Data records:
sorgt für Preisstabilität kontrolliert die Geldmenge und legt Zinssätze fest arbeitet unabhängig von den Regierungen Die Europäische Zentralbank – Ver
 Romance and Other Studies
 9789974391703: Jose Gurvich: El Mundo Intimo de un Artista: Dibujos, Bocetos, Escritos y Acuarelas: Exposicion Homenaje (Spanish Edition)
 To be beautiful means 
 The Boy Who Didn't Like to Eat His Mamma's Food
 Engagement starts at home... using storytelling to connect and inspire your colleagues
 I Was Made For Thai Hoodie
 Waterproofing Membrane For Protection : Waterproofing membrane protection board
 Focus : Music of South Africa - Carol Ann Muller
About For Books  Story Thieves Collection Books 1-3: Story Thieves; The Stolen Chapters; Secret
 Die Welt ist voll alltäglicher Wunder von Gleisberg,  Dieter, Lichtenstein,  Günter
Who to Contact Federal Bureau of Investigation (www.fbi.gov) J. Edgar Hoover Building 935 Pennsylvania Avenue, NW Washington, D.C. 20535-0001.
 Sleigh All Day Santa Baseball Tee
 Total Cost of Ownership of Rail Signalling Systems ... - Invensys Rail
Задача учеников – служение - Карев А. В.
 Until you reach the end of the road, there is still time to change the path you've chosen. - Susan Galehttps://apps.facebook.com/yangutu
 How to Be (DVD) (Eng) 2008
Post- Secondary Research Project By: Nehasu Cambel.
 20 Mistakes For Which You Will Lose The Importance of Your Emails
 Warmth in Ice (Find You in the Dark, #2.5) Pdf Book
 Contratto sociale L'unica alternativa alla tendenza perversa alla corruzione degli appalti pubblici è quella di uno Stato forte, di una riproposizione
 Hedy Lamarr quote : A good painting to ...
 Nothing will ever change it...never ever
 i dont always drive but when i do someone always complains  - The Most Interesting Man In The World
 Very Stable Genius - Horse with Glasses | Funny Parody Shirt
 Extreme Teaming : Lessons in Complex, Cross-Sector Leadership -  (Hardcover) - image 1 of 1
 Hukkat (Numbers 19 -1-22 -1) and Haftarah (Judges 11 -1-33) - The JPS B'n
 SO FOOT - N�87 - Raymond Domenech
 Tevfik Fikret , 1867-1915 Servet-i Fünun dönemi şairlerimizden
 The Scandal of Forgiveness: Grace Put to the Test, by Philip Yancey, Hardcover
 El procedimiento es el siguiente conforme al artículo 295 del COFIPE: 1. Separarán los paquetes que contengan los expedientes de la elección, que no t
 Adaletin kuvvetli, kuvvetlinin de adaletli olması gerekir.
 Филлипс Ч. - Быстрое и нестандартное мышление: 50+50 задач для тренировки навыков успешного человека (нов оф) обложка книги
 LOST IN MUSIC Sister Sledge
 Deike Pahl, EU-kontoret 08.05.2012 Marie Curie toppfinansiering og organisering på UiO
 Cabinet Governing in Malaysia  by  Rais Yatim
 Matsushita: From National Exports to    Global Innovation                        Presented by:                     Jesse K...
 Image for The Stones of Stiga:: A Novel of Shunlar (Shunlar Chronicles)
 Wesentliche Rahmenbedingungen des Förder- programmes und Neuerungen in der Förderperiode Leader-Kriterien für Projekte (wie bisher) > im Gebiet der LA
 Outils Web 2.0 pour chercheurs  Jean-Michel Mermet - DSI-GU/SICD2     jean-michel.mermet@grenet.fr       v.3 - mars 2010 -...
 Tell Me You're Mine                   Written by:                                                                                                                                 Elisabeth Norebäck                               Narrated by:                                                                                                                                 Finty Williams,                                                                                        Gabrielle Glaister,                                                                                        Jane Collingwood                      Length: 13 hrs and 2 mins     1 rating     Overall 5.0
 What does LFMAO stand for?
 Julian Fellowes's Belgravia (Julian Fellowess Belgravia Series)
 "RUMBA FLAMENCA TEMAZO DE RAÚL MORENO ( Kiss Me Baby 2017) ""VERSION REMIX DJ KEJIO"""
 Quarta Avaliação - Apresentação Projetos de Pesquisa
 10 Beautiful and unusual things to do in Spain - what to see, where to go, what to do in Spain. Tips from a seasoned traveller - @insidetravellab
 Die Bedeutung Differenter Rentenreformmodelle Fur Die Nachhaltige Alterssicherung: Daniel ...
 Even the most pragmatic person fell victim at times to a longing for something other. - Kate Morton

● **THE PROBLEM**: Reproduce the entries above in full, verbatim.

● **WRITTEN RESPONSE**:
sorgt für Preisstabilität kontrolliert die Geldmenge und legt Zinssätze fest arbeitet unabhängig von den Regierungen Die Europäische Zentralbank – Ver
 Romance and Other Studies
 9789974391703: Jose Gurvich: El Mundo Intimo de un Artista: Dibujos, Bocetos, Escritos y Acuarelas: Exposicion Homenaje (Spanish Edition)
 To be beautiful means 
 The Boy Who Didn't Like to Eat His Mamma's Food
 Engagement starts at home... using storytelling to connect and inspire your colleagues
 I Was Made For Thai Hoodie
 Waterproofing Membrane For Protection : Waterproofing membrane protection board
 Focus : Music of South Africa - Carol Ann Muller
About For Books  Story Thieves Collection Books 1-3: Story Thieves; The Stolen Chapters; Secret
 Die Welt ist voll alltäglicher Wunder von Gleisberg,  Dieter, Lichtenstein,  Günter
Who to Contact Federal Bureau of Investigation (www.fbi.gov) J. Edgar Hoover Building 935 Pennsylvania Avenue, NW Washington, D.C. 20535-0001.
 Sleigh All Day Santa Baseball Tee
 Total Cost of Ownership of Rail Signalling Systems ... - Invensys Rail
Задача учеников – служение - Карев А. В.
 Until you reach the end of the road, there is still time to change the path you've chosen. - Susan Galehttps://apps.facebook.com/yangutu
 How to Be (DVD) (Eng) 2008
Post- Secondary Research Project By: Nehasu Cambel.
 20 Mistakes For Which You Will Lose The Importance of Your Emails
 Warmth in Ice (Find You in the Dark, #2.5) Pdf Book
 Contratto sociale L'unica alternativa alla tendenza perversa alla corruzione degli appalti pubblici è quella di uno Stato forte, di una riproposizione
 Hedy Lamarr quote : A good painting to ...
 Nothing will ever change it...never ever
 i dont always drive but when i do someone always complains  - The Most Interesting Man In The World
 Very Stable Genius - Horse with Glasses | Funny Parody Shirt
 Extreme Teaming : Lessons in Complex, Cross-Sector Leadership -  (Hardcover) - image 1 of 1
 Hukkat (Numbers 19 -1-22 -1) and Haftarah (Judges 11 -1-33) - The JPS B'n
 SO FOOT - N�87 - Raymond Domenech
 Tevfik Fikret , 1867-1915 Servet-i Fünun dönemi şairlerimizden
 The Scandal of Forgiveness: Grace Put to the Test, by Philip Yancey, Hardcover
 El procedimiento es el siguiente conforme al artículo 295 del COFIPE: 1. Separarán los paquetes que contengan los expedientes de la elección, que no t
 Adaletin kuvvetli, kuvvetlinin de adaletli olması gerekir.
 Филлипс Ч. - Быстрое и нестандартное мышление: 50+50 задач для тренировки навыков успешного человека (нов оф) обложка книги
 LOST IN MUSIC Sister Sledge
 Deike Pahl, EU-kontoret 08.05.2012 Marie Curie toppfinansiering og organisering på UiO
 Cabinet Governing in Malaysia  by  Rais Yatim
 Matsushita: From National Exports to    Global Innovation                        Presented by:                     Jesse K...
 Image for The Stones of Stiga:: A Novel of Shunlar (Shunlar Chronicles)
 Wesentliche Rahmenbedingungen des Förder- programmes und Neuerungen in der Förderperiode Leader-Kriterien für Projekte (wie bisher) > im Gebiet der LA
 Outils Web 2.0 pour chercheurs  Jean-Michel Mermet - DSI-GU/SICD2     jean-michel.mermet@grenet.fr       v.3 - mars 2010 -...
 Tell Me You're Mine                   Written by:                                                                                                                                 Elisabeth Norebäck                               Narrated by:                                                                                                                                 Finty Williams,                                                                                        Gabrielle Glaister,                                                                                        Jane Collingwood                      Length: 13 hrs and 2 mins     1 rating     Overall 5.0
 What does LFMAO stand for?
 Julian Fellowes's Belgravia (Julian Fellowess Belgravia Series)
 "RUMBA FLAMENCA TEMAZO DE RAÚL MORENO ( Kiss Me Baby 2017) ""VERSION REMIX DJ KEJIO"""
 Quarta Avaliação - Apresentação Projetos de Pesquisa
 10 Beautiful and unusual things to do in Spain - what to see, where to go, what to do in Spain. Tips from a seasoned traveller - @insidetravellab
 Die Bedeutung Differenter Rentenreformmodelle Fur Die Nachhaltige Alterssicherung: Daniel ...
 Even the most pragmatic person fell victim at times to a longing for something other. - Kate Morton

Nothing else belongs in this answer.